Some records
****************************************
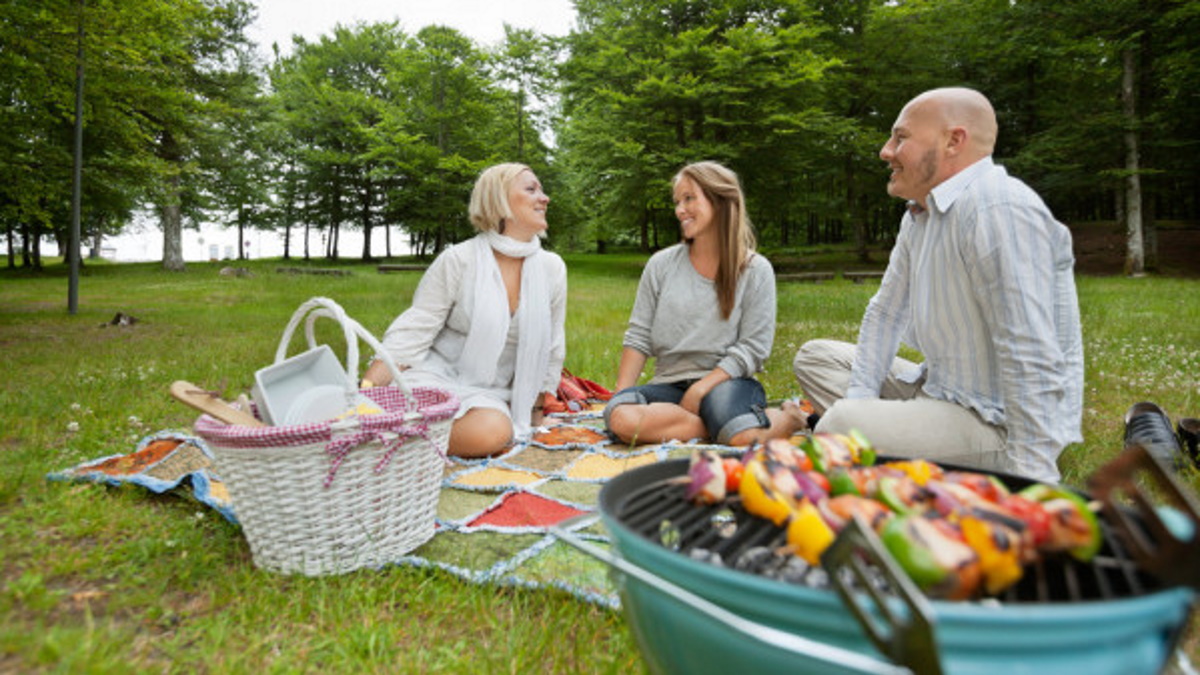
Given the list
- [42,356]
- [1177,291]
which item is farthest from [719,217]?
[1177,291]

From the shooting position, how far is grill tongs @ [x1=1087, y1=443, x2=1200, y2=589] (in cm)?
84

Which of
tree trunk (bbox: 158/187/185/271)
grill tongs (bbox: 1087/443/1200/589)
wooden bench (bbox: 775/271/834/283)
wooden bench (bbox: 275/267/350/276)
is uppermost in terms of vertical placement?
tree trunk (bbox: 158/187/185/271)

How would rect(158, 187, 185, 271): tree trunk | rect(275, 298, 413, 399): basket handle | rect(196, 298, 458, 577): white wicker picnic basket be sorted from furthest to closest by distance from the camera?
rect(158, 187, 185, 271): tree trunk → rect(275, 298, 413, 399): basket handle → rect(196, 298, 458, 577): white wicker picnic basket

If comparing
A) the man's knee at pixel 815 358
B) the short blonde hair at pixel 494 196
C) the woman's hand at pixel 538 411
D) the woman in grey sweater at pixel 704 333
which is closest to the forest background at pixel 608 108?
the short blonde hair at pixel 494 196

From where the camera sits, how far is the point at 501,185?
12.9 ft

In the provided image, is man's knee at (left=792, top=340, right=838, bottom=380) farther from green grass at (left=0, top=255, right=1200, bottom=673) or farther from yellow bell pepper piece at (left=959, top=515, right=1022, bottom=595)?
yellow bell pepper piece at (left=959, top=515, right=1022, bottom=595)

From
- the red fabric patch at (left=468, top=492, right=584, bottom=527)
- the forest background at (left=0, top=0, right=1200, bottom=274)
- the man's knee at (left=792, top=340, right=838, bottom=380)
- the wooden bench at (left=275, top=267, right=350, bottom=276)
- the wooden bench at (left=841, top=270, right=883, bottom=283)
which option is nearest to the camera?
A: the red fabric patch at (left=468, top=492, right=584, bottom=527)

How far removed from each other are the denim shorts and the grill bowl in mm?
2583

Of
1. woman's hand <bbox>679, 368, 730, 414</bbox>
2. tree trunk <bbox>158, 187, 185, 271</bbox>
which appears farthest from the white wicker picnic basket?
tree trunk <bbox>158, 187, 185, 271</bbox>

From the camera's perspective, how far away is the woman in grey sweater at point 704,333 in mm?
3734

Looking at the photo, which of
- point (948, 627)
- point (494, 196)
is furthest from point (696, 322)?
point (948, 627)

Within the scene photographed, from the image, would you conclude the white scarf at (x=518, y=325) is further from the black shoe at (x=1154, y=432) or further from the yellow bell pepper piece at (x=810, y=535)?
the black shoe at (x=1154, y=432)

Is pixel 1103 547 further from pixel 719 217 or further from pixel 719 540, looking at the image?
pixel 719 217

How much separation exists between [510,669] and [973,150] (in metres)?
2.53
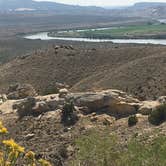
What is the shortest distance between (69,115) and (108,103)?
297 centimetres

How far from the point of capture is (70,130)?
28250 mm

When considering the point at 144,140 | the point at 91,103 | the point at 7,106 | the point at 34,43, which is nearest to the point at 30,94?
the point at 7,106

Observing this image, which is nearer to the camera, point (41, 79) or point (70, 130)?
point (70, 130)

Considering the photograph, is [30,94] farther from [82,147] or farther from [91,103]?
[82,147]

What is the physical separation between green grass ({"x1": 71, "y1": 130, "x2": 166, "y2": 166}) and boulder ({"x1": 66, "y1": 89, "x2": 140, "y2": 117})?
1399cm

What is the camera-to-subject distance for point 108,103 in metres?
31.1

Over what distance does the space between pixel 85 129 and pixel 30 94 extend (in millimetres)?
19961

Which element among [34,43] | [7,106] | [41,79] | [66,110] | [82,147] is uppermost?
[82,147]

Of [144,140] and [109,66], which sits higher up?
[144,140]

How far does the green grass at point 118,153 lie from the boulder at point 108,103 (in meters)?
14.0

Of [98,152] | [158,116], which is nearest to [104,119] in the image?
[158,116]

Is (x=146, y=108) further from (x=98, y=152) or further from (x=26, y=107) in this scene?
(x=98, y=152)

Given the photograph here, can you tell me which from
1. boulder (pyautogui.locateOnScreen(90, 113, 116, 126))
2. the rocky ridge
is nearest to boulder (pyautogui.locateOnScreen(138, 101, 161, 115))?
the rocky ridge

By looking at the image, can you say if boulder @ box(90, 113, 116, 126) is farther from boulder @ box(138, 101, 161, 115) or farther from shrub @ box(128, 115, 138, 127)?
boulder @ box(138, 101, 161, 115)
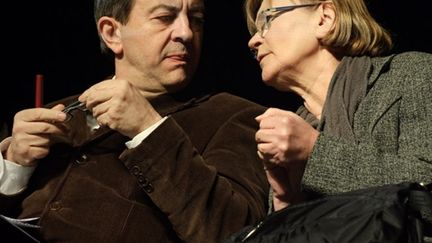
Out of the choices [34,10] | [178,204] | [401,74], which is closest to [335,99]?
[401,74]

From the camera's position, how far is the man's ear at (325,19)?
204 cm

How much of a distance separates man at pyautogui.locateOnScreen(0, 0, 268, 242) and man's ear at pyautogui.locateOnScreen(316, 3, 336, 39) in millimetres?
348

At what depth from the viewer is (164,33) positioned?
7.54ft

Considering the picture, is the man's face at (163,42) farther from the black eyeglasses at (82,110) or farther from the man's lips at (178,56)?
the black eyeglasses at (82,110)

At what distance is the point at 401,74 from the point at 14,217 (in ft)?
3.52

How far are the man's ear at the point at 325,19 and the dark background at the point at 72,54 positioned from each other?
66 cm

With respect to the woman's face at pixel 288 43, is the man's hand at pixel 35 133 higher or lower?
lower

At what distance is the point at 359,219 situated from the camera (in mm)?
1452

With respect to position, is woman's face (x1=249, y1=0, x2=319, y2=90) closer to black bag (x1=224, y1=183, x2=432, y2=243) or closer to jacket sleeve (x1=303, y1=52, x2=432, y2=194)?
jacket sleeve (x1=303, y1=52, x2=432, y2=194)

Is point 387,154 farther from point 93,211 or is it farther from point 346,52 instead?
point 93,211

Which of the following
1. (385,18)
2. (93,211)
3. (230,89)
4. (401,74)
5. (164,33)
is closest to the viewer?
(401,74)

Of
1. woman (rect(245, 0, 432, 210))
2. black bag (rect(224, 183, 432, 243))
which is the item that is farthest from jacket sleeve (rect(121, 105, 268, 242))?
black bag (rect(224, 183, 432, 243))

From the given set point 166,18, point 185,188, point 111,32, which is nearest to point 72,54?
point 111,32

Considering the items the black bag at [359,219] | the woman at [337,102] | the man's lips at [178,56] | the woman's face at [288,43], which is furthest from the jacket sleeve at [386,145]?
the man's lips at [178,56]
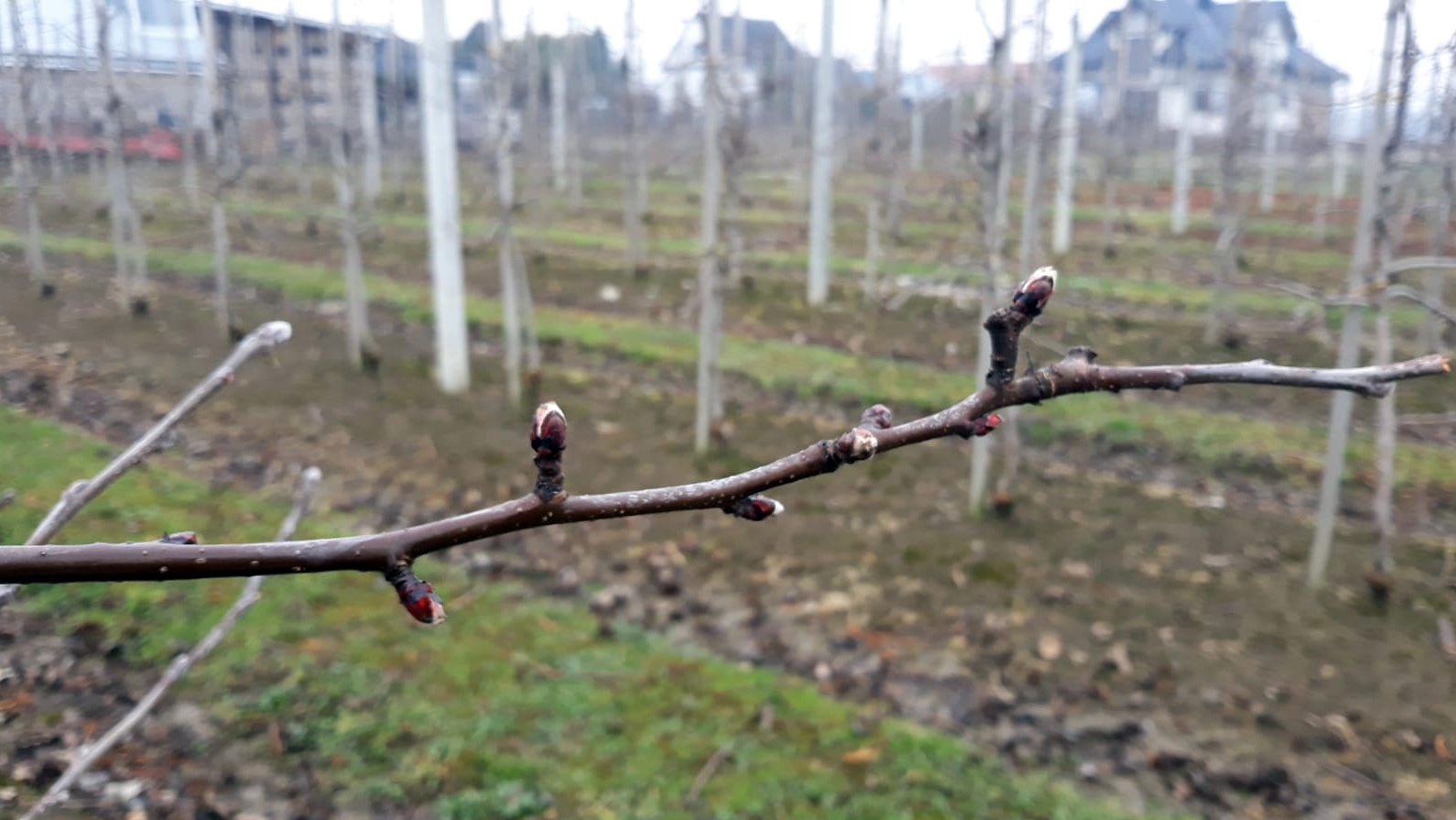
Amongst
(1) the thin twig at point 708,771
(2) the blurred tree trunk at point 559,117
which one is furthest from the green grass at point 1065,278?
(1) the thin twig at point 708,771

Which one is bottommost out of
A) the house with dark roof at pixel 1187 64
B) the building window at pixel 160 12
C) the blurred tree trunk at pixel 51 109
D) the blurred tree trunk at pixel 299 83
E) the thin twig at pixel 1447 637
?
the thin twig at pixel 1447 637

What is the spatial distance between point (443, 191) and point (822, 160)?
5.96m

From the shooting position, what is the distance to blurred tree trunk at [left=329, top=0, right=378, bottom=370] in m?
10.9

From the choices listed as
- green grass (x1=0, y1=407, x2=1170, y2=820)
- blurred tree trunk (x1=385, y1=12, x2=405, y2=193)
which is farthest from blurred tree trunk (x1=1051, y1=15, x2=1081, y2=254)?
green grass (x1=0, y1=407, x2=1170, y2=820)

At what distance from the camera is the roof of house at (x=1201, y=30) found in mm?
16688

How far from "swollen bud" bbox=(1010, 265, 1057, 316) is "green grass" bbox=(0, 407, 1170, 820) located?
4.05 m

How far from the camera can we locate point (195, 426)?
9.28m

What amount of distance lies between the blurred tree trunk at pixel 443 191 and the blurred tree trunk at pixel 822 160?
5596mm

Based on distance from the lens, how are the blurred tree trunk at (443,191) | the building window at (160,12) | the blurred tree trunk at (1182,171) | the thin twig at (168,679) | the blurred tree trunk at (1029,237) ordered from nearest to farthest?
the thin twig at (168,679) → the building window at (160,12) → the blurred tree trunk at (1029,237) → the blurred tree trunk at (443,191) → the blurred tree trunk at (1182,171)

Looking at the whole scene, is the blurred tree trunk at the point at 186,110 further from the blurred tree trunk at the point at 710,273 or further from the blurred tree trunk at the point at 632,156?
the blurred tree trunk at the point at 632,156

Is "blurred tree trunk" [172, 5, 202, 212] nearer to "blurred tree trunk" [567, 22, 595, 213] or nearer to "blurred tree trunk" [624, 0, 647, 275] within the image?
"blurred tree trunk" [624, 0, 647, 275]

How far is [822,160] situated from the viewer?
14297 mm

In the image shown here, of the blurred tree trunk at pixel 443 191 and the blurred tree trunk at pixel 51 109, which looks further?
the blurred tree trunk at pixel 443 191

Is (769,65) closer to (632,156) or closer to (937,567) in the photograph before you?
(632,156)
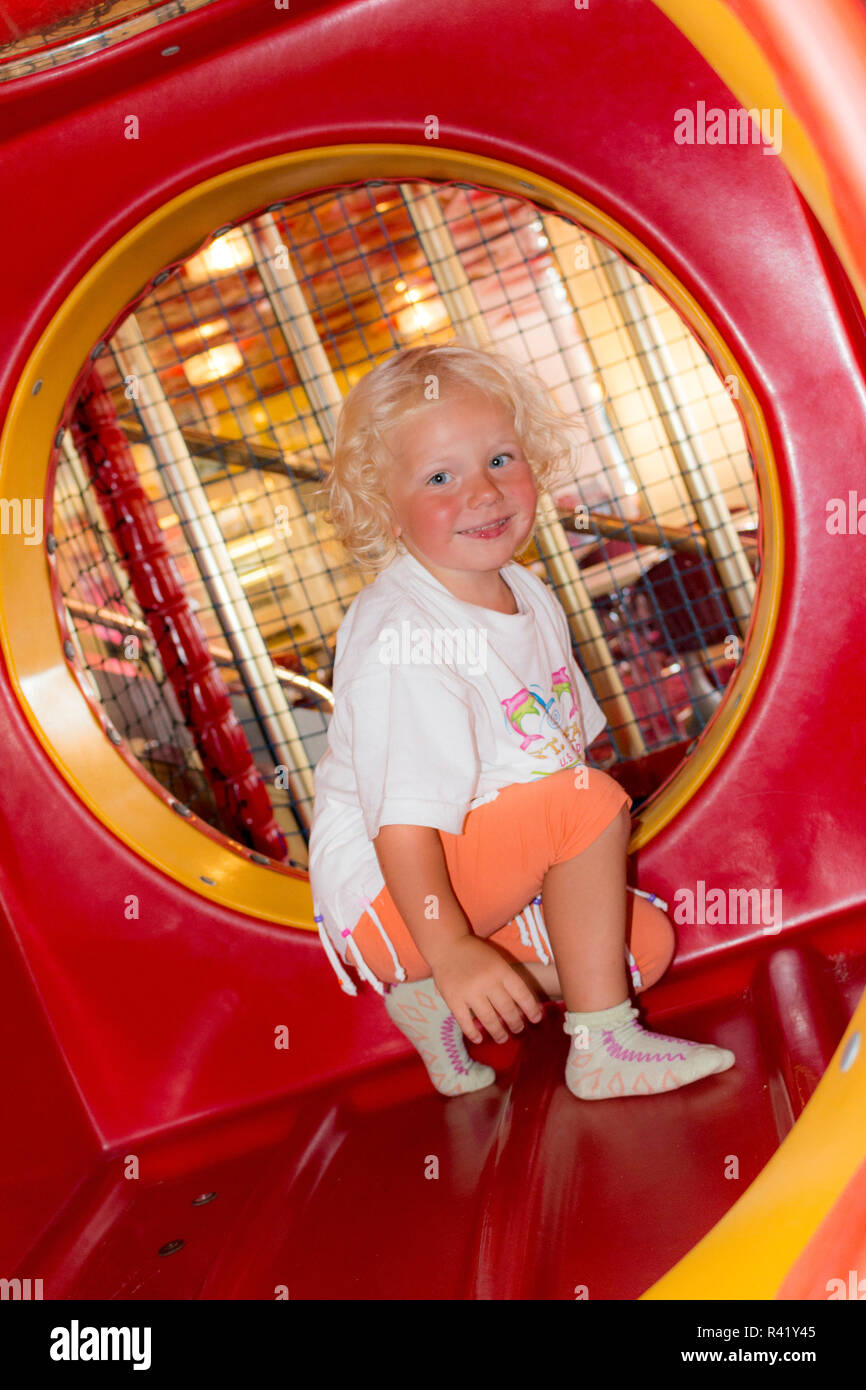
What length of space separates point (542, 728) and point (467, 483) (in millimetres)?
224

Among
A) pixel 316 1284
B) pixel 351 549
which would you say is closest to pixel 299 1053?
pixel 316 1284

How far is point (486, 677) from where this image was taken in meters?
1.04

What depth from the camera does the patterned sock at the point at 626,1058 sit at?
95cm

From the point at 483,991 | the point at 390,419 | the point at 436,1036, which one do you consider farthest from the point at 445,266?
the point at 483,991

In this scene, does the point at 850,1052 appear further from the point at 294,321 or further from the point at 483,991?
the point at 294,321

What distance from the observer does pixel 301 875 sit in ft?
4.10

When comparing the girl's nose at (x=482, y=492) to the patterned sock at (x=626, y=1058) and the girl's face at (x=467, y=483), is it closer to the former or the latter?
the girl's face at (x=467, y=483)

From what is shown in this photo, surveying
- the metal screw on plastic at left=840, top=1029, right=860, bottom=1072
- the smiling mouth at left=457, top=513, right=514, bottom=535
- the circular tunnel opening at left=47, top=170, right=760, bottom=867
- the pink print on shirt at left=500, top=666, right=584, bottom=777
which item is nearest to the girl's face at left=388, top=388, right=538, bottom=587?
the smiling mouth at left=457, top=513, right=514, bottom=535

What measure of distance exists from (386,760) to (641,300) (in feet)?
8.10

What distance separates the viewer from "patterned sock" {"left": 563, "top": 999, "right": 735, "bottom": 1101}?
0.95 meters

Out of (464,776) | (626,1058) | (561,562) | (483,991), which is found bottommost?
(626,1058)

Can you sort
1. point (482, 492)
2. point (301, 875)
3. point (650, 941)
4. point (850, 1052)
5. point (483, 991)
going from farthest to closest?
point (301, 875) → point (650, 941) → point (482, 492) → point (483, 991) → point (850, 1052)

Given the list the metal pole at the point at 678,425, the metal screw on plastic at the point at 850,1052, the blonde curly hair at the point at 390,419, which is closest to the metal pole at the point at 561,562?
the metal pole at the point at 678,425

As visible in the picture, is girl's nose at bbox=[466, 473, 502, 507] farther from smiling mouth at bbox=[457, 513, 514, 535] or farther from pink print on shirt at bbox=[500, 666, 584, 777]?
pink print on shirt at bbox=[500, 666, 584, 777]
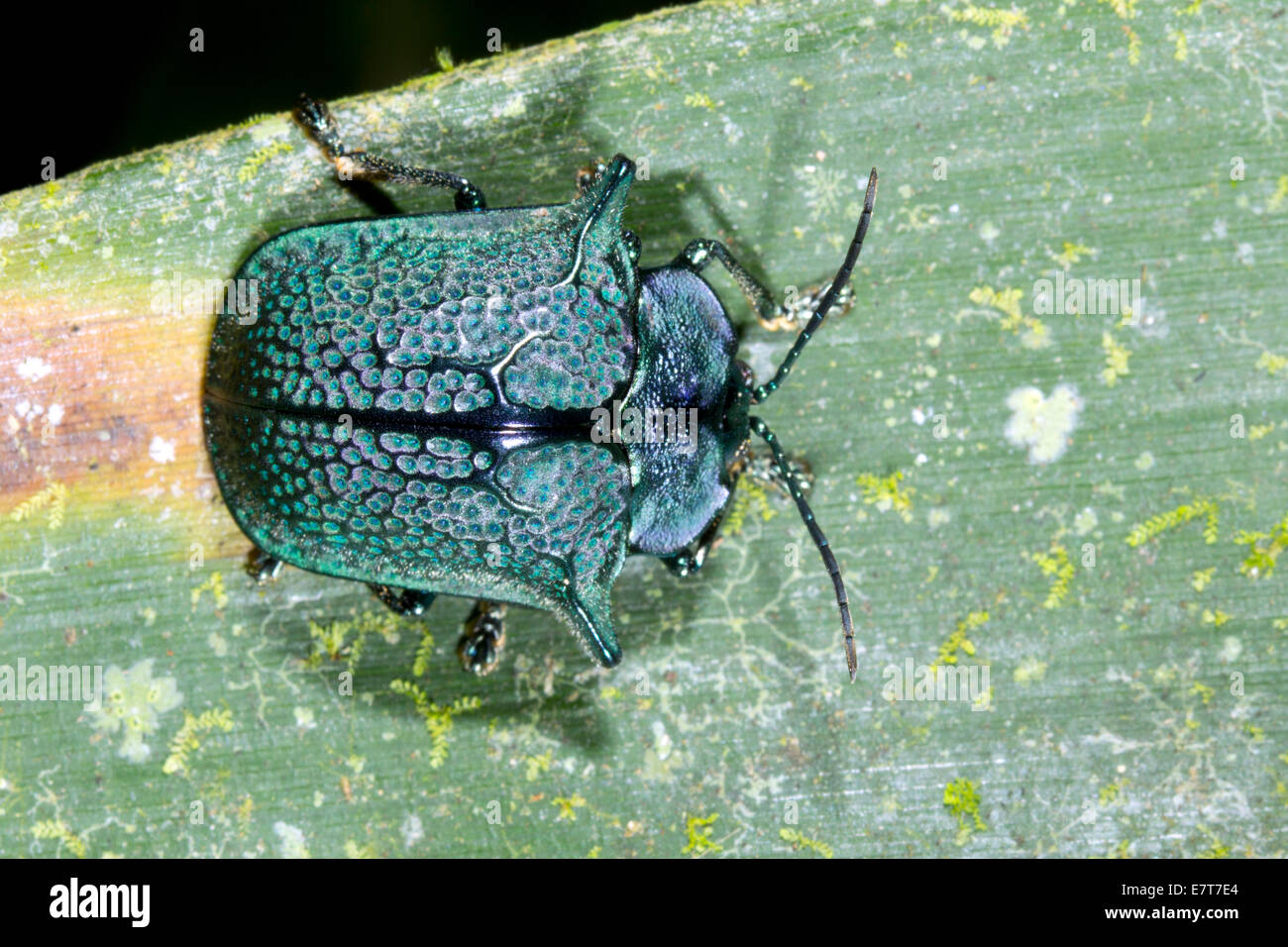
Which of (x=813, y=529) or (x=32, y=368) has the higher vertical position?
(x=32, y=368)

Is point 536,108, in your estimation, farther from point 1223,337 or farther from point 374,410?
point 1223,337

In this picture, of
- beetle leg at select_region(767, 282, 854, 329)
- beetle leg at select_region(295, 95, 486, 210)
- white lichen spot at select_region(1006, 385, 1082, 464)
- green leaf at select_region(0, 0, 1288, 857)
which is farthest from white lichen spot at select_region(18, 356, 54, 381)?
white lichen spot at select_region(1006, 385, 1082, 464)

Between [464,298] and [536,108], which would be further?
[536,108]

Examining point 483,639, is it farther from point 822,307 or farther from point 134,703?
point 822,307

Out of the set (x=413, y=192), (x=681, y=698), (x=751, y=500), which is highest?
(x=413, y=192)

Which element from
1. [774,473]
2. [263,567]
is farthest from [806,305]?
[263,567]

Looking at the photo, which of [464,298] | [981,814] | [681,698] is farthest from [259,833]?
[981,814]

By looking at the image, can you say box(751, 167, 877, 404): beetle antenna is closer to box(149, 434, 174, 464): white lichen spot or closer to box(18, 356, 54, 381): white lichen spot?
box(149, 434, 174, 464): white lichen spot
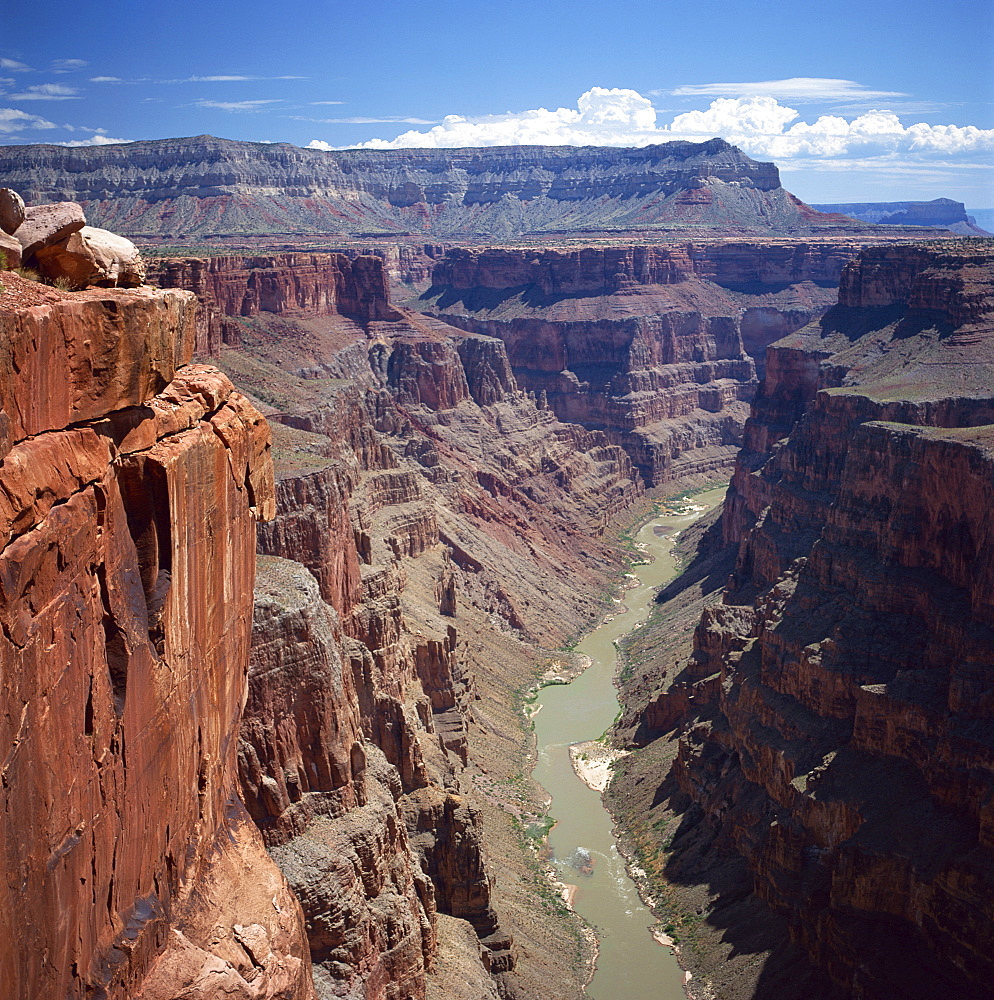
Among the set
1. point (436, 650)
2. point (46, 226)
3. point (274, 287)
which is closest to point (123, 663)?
****************************************
#### Short task
Retype the records word for word, starting at the line that contains "Which element from" and ending at the last line of the records. Leave out the pictures.

#### Full response
Which element from
1. [774,473]
2. [263,567]
is farthest from [806,305]?
[263,567]

Looking at the photo, which of [464,298] | [981,814] | [681,698] is farthest from [259,833]?
[981,814]

By looking at the image, can you say box(751, 167, 877, 404): beetle antenna is closer to box(149, 434, 174, 464): white lichen spot or closer to box(18, 356, 54, 381): white lichen spot?
box(149, 434, 174, 464): white lichen spot
Among the set
1. point (436, 650)
2. point (46, 226)
3. point (274, 287)
which is closest to point (123, 663)?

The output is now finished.